This sentence caused particular consternation: “[t]o promote some kind of laissez-faire pacifism in Iraq is to be quiet and indifferent to the victims of the ISIS’s campaign of violence.”

I agree that I probably went too far in that broad stroke characterization. Those who even go beyond pacifism and into quietism are likely not “indifferent” to the suffering.

But my Catholic critique of pacifism isn’t without precedent. Pope Paul VI went further than I did in his message for the 1968 World Day of Peace: “Peace is not pacifism; it does not mask a base and slothful concept of life, but it proclaims the highest and most universal values of life: truth, justice, freedom, love.”

That being said, the church does acknowledge a place for pacifism within the faith tradition. The catechism, in particular, highlights the need to protect conscientious objectors who do not wish to participate in military action (2311).

And there also has been a history of non-violent resistance being effective. Within the past century, Mahatma Gandhi, Nelson Mandela and Pope John Paul II have shown us that good people can win a war without raising a hand. Jesus Christ himself in his life and in his teachings taught us how to outsmart and overcome those who commit violence and evil against our communities.

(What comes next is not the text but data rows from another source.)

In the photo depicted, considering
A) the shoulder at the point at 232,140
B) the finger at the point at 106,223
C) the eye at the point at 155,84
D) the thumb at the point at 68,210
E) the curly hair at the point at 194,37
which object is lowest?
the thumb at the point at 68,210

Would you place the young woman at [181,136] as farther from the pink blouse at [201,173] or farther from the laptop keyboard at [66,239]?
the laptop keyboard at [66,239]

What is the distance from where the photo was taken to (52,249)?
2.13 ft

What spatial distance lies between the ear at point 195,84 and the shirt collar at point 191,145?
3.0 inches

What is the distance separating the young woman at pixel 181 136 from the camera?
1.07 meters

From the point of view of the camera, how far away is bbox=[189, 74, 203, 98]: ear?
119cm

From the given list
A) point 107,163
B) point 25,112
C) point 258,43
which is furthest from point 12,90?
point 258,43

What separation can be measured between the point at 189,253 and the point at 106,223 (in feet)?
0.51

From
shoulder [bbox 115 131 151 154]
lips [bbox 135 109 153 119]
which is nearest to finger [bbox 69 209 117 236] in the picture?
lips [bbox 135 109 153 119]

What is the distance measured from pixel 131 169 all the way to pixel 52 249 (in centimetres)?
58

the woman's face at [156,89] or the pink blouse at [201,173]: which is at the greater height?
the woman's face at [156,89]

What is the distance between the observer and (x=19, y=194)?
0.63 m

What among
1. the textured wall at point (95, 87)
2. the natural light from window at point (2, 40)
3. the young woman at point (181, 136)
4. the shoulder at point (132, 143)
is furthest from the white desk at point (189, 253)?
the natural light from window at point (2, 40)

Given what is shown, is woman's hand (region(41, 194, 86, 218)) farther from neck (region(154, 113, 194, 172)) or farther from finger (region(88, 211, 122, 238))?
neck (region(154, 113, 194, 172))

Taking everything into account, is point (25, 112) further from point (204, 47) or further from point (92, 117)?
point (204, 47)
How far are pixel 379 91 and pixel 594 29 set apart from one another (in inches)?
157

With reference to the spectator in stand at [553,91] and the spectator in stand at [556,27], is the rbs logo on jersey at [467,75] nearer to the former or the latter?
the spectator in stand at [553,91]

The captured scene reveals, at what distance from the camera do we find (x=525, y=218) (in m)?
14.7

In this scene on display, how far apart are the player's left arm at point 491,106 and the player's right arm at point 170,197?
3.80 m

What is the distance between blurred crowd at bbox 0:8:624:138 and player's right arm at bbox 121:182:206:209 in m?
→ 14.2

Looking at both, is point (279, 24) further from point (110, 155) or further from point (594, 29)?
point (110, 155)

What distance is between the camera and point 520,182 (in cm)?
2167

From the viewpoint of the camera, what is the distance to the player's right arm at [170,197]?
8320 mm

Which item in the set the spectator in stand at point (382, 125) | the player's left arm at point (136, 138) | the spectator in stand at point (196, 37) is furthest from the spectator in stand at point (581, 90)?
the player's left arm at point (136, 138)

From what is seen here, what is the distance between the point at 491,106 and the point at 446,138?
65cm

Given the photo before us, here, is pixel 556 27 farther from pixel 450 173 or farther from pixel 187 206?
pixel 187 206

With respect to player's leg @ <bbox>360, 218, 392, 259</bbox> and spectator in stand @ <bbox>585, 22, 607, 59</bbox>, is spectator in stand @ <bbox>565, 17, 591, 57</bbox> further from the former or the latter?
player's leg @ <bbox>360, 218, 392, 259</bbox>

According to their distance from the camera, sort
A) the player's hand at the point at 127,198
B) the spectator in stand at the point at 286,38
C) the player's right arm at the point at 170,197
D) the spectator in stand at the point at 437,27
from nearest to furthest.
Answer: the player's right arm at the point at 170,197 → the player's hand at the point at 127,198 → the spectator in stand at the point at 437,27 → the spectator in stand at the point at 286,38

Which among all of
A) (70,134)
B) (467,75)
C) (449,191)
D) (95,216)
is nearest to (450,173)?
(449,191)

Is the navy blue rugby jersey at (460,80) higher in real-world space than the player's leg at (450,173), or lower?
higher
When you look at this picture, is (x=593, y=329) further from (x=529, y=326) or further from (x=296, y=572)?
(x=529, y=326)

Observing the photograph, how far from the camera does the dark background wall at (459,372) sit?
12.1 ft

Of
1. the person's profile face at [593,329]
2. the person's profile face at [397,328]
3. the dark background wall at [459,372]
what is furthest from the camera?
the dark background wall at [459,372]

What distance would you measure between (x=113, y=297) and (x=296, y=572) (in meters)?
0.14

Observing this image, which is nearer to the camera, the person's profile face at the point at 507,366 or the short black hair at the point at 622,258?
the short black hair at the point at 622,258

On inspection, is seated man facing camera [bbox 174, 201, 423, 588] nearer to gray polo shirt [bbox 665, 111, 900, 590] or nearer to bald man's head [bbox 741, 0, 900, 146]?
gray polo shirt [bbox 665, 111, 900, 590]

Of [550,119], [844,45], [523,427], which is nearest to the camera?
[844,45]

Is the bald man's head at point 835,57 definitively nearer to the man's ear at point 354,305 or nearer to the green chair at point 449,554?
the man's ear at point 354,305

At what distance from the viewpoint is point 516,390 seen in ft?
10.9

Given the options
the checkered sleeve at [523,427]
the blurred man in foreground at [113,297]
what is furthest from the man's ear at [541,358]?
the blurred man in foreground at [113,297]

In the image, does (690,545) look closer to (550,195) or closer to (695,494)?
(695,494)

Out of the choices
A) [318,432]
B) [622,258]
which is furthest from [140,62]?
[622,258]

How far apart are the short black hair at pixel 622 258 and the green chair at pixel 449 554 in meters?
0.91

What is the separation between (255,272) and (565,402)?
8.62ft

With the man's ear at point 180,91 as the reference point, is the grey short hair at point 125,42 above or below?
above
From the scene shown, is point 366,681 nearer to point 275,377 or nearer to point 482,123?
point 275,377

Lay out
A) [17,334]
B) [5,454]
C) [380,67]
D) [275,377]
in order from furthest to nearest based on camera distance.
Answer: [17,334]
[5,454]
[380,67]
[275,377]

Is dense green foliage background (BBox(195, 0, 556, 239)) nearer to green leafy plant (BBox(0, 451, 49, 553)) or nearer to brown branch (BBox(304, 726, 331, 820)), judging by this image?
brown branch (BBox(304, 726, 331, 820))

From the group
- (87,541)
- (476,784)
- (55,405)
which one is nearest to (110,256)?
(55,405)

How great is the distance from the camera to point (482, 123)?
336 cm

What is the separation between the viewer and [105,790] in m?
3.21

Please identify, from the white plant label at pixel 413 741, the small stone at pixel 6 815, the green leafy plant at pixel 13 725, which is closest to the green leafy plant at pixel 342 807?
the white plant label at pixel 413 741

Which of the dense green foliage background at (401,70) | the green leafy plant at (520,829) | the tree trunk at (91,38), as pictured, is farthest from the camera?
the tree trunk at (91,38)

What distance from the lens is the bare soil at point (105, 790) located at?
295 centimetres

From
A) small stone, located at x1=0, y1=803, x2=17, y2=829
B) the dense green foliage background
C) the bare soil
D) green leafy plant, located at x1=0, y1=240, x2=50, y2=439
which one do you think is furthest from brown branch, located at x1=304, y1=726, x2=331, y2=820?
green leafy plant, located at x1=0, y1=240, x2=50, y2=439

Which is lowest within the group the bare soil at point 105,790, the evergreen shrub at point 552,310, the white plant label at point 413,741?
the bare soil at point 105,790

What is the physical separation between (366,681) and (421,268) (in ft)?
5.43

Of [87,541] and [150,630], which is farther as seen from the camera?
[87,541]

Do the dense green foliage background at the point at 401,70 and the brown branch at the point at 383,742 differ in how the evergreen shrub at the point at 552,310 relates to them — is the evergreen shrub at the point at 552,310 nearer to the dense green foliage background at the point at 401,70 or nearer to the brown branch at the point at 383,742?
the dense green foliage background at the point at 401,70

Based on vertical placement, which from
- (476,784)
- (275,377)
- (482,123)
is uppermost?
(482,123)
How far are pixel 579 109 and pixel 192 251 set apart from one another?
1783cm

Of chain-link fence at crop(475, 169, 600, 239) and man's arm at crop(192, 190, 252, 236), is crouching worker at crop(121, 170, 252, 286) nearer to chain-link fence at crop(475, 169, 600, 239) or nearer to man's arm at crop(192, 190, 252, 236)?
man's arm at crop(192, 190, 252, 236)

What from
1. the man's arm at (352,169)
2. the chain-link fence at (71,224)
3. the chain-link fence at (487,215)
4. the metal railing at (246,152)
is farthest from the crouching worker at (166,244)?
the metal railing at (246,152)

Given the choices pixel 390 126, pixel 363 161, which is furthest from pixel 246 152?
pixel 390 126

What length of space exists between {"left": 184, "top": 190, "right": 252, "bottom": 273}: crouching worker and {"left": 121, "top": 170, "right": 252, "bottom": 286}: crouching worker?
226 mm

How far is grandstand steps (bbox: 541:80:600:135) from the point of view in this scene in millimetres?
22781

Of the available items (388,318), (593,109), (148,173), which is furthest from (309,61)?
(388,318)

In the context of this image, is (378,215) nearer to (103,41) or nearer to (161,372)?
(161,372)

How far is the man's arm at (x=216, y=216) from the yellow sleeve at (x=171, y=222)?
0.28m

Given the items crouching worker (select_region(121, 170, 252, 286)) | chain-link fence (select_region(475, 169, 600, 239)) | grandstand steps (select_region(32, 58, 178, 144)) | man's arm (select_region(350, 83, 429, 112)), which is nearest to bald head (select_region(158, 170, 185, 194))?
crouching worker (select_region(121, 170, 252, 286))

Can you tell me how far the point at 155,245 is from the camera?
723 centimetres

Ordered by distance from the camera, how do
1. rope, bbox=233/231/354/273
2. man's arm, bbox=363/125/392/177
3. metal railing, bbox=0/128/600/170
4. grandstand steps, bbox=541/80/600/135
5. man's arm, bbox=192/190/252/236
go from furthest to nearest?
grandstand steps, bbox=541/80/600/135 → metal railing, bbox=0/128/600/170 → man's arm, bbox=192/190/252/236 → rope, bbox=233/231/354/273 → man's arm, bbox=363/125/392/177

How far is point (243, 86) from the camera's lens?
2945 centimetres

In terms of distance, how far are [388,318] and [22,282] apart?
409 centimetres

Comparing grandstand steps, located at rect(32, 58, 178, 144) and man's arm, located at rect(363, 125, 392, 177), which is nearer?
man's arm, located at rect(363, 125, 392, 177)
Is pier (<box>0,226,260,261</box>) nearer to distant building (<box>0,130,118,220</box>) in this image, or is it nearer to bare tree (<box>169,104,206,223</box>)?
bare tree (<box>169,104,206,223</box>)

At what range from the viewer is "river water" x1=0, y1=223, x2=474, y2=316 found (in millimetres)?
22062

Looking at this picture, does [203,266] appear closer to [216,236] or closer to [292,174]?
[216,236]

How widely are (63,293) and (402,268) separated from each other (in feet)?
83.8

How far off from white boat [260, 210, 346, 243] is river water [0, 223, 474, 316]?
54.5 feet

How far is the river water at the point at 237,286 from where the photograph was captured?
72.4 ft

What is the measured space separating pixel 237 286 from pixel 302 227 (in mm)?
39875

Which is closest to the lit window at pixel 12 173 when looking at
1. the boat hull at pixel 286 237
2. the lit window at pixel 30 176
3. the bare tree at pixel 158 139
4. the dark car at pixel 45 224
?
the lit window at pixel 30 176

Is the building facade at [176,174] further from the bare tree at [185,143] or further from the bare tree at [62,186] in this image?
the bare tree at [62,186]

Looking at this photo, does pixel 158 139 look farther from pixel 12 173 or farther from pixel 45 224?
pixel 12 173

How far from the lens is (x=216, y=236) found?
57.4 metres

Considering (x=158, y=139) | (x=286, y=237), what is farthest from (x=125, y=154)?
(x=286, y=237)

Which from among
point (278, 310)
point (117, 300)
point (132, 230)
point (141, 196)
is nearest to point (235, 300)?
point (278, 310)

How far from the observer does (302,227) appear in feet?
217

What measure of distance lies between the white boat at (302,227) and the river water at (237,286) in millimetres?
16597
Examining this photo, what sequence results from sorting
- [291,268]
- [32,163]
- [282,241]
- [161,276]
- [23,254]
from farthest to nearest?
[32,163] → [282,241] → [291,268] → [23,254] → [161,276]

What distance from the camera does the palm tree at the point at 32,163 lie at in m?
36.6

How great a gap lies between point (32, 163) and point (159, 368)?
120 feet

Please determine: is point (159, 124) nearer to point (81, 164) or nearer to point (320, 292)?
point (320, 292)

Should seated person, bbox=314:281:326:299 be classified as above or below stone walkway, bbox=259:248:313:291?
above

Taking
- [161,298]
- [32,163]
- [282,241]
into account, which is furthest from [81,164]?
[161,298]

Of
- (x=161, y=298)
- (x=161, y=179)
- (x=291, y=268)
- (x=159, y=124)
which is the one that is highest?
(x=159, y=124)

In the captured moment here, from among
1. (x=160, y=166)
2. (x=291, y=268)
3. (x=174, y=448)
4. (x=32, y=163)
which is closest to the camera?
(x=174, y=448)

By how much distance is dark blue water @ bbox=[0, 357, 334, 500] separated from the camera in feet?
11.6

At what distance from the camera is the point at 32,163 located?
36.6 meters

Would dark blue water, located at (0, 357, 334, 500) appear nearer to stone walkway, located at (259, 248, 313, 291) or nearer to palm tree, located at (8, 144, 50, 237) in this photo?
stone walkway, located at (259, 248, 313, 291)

In his interview earlier this week, Francis said that the purpose of any intervention in Iraq must be the goal to stop the violence and nothing else. That limited and clear-eyed objective of stopping violence too must be of any non-violent intervention in the region.

To date, I’ve yet to encounter a realistic, non-violent approach to this potentially genocidal campaign against ethnic and religious minorities in Iraq. I welcome anyone or any organization to propose one. Military intervention should always be the last option, but until we can find another legitimate alternative, it might be the only option.